After a restore job is created, view the status in the Status column on the Restore Jobs tab.
- If the status is Secure version unavailable, select a different backup point to search for a secure version.
- If the status is Secure version available, click ⋮ > Use Secure Version for Restoration in the Actions column of the target ECS instance. See Restore a secure version.
Restore a secure version
1. In the Actions column for the target ECS instance, click ⋮ > Use Secure Version for Restoration.
2. On the Select Backup tab, select a backup point that has a secure version to restore from. Then, click Next.
3. On the Select Restore Items tab, click Next.
4. On the Restore Destination tab, select the restore destination. Then, click Next.
5. On the Destination Path tab, specify a restore path or choose to restore to the original path. Then, click Start to Restore.
6. On the Restore Jobs tab, check the restore job status. When it shows Completed, the restore is done.

Related operations

On the Virus Detection page, click ⋮ in the Actions column to perform the following operations.

Operation	Description
Download List of Virus Files	Export detected virus file results to a local file.

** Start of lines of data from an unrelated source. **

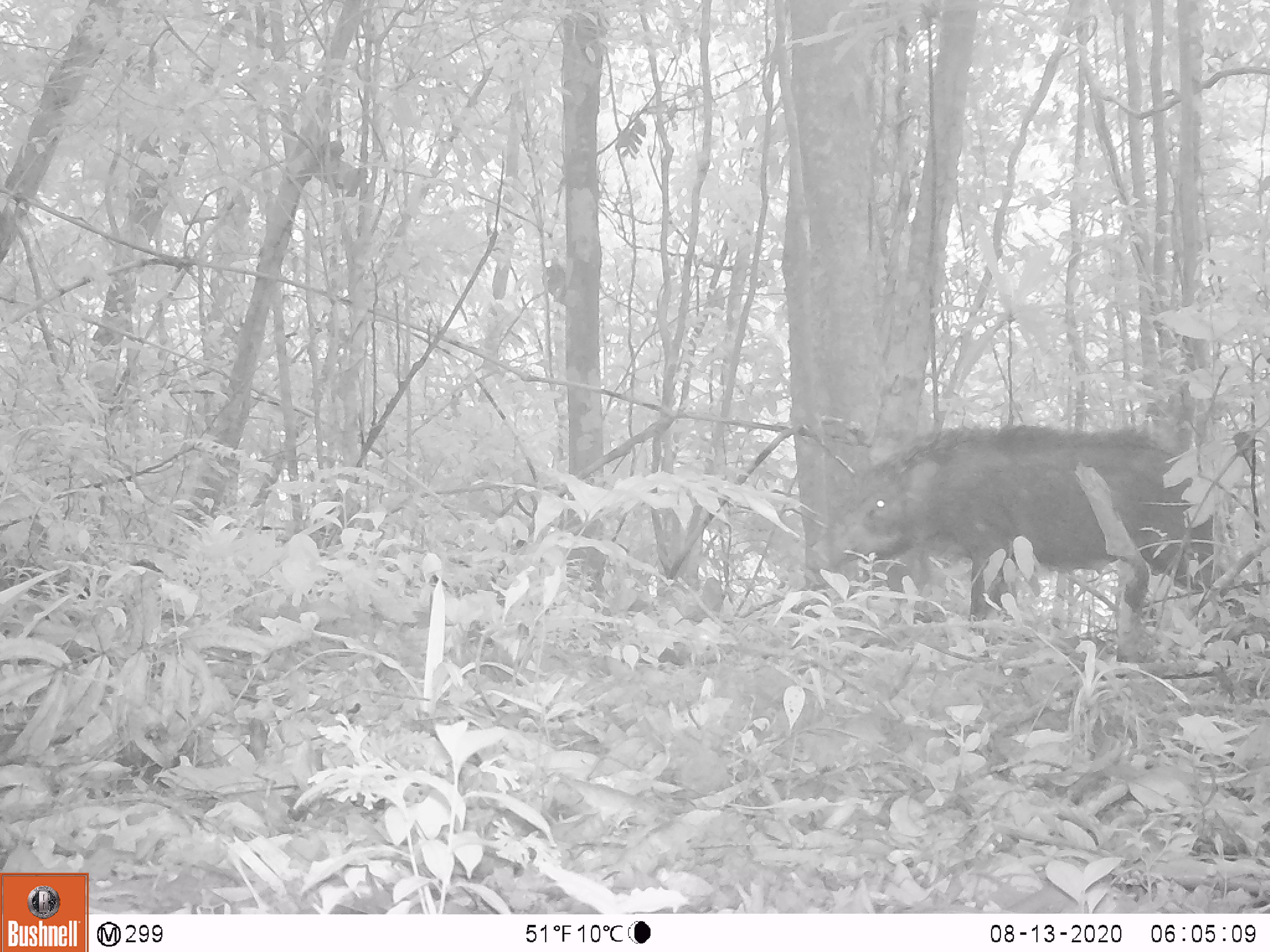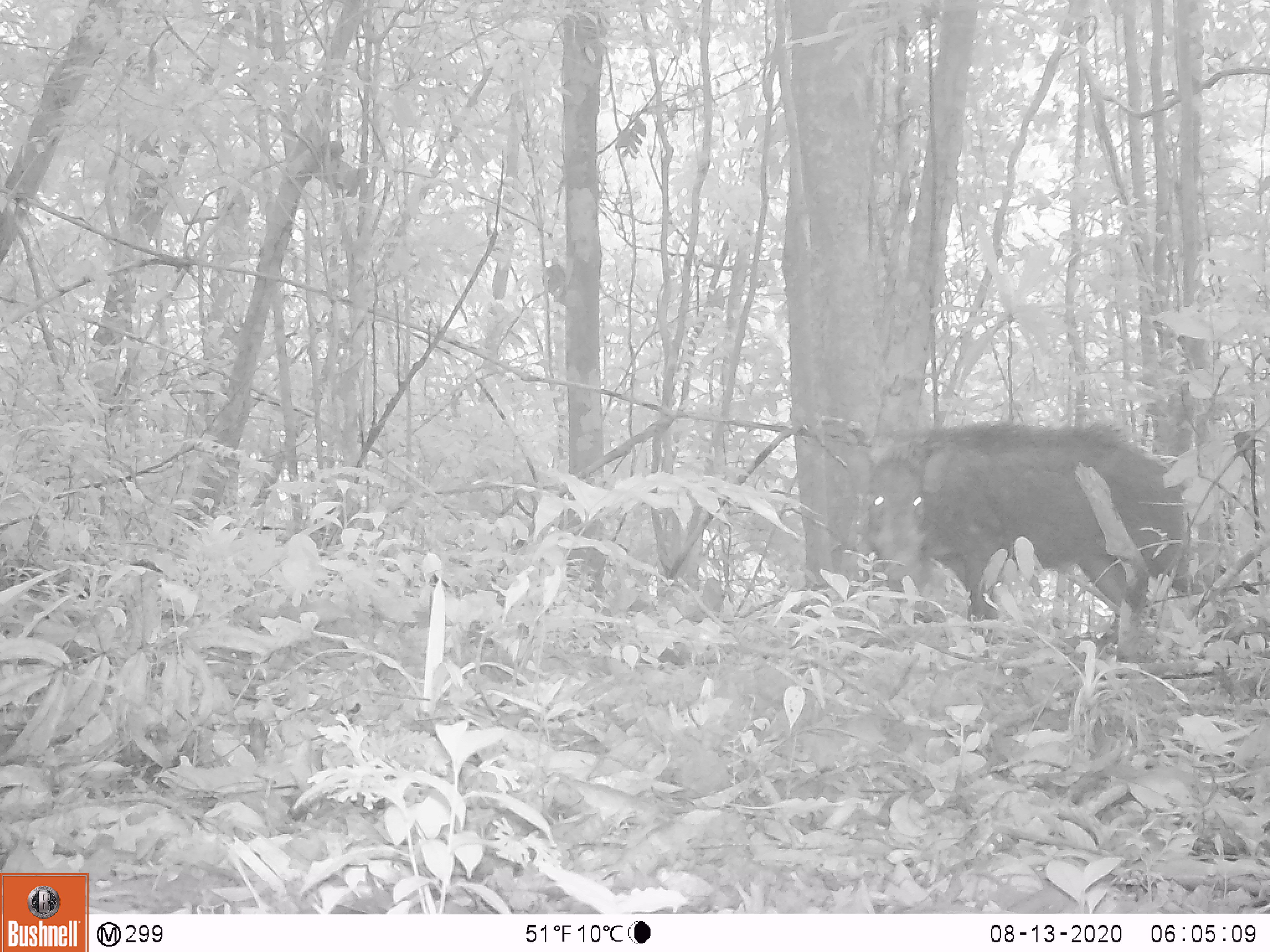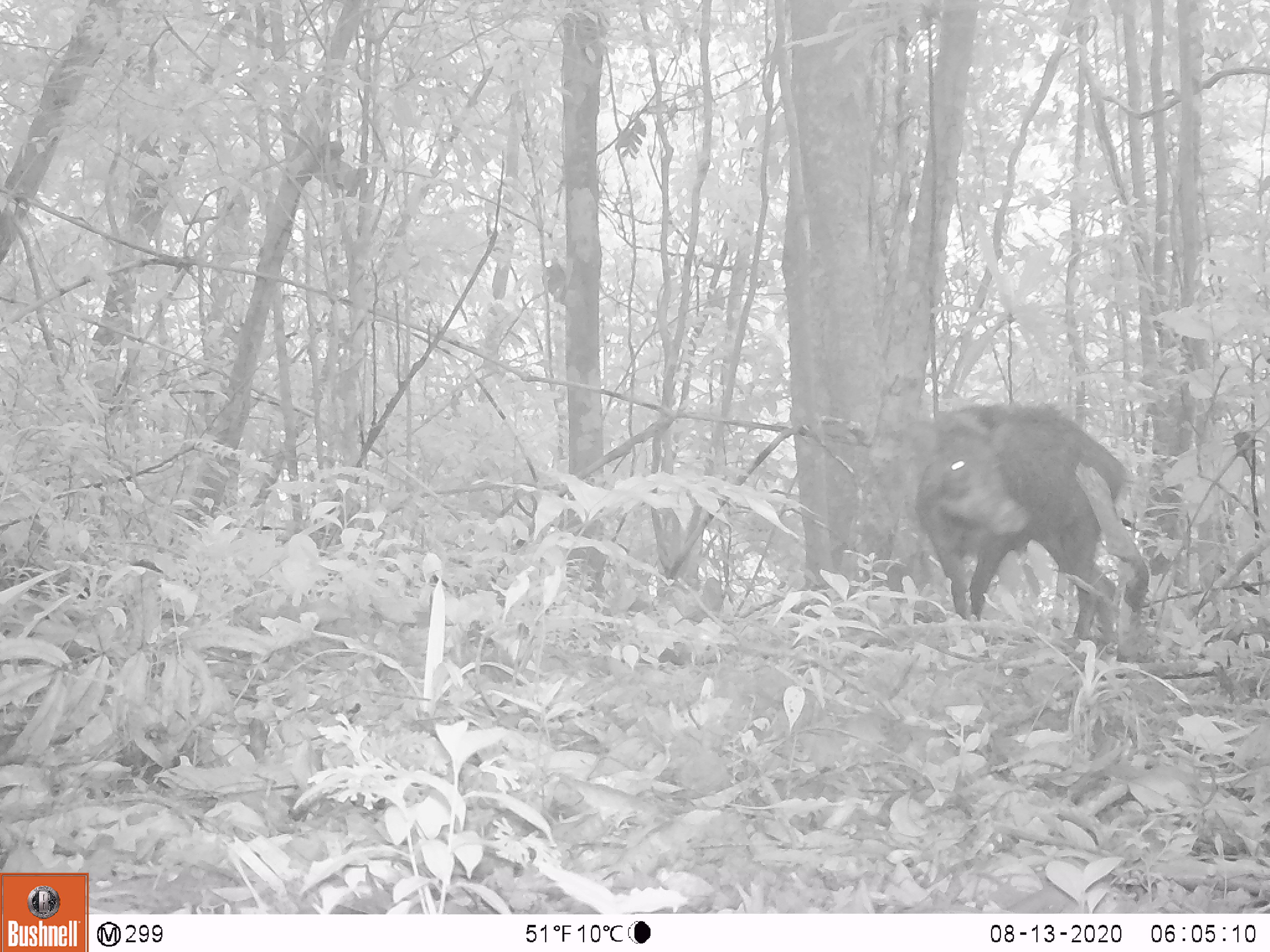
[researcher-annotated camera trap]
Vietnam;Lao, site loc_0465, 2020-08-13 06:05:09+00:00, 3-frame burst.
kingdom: Animalia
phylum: Chordata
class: Mammalia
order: Artiodactyla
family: Suidae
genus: Sus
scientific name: Sus scrofa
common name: eurasian wild pig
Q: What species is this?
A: Eurasian wild pig (Sus scrofa).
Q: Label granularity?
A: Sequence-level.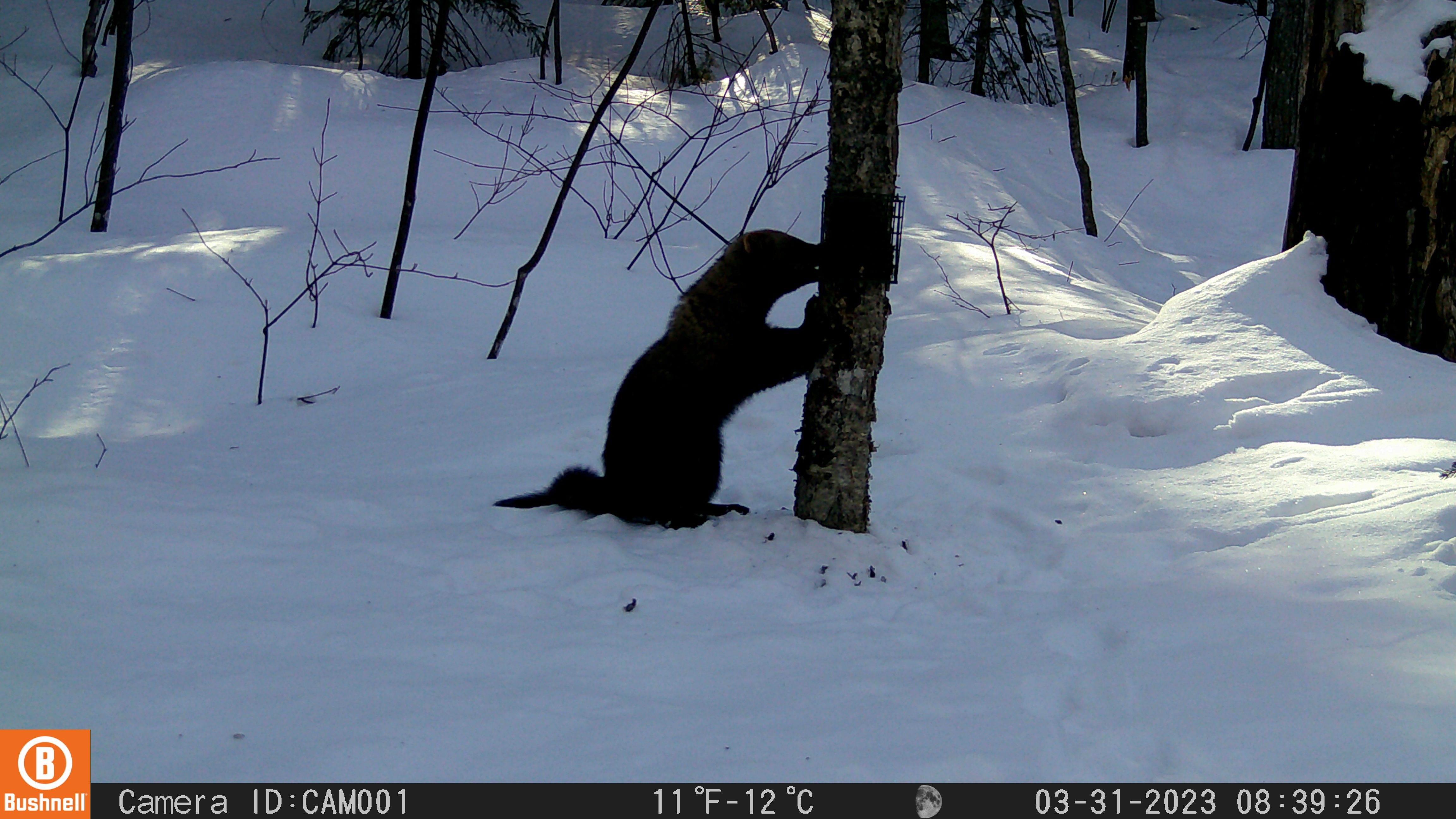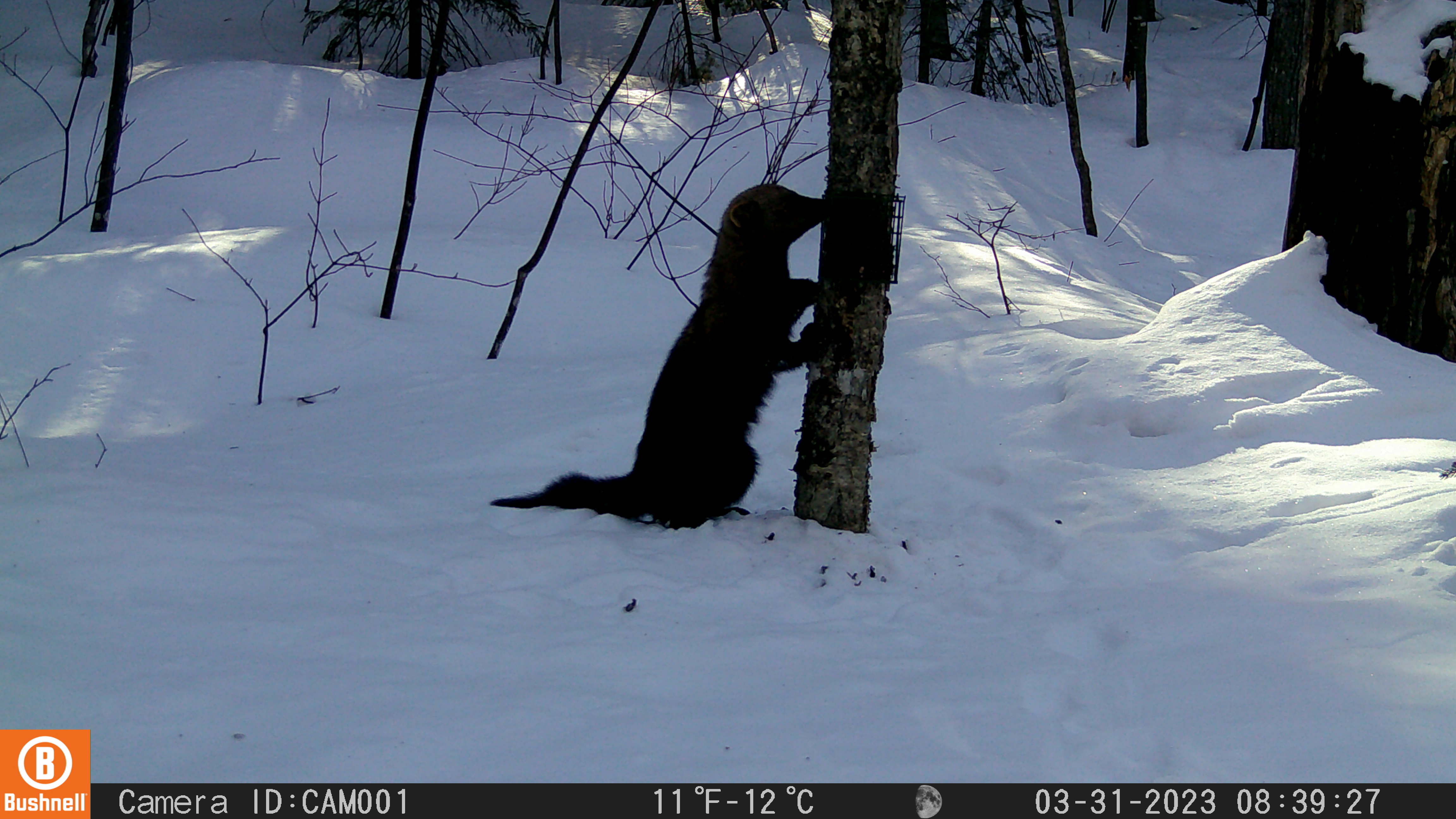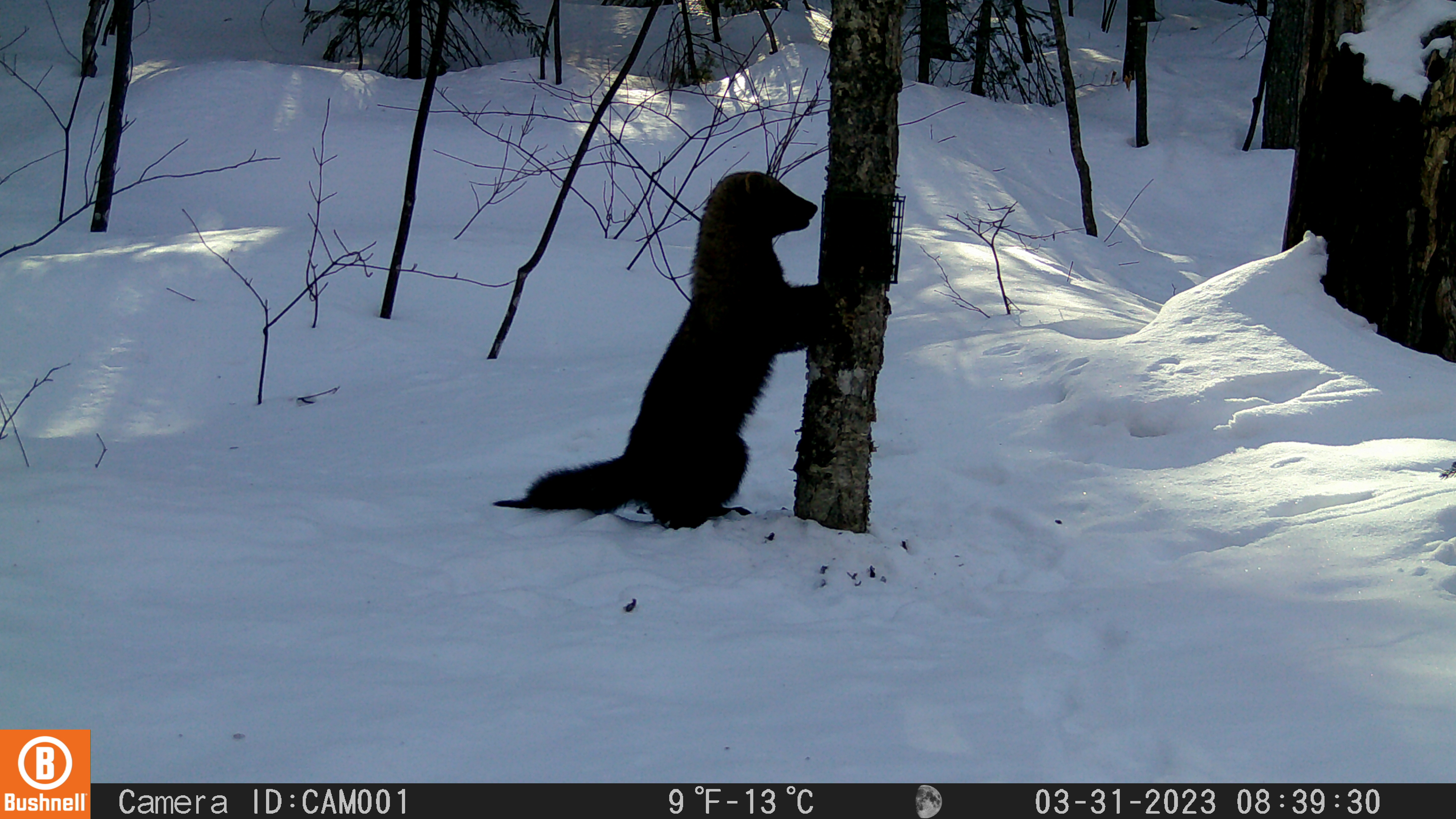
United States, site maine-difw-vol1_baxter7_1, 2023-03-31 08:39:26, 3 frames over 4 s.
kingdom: Animalia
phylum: Chordata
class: Mammalia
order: Carnivora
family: Mustelidae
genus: Pekania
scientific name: Pekania pennanti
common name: fisher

The export lists file path, MD5 hash, risk level, and virus name.
Download List of Files That Cannot Be Detected	Files over 100 MB are skipped during scanning. Download the unscannable-files list to see which ones.
Forcibly Restore Current Version	Restoring high-risk files anyway can put the restore destination at risk. Use with caution.

Billing

Virus detection is billable. Billing is based on the Total Detected Files metric and applies to both policy-based automatic scans and on-demand scans. You are charged only for files that are scanned.

Policy-based automatic scans run incrementally on new or changed files only. On-demand scans are per backup point and independent. The Total Detected Files metric is the cumulative count from both automatic and on-demand scans. See How it works for billing rules and Pricing for prices.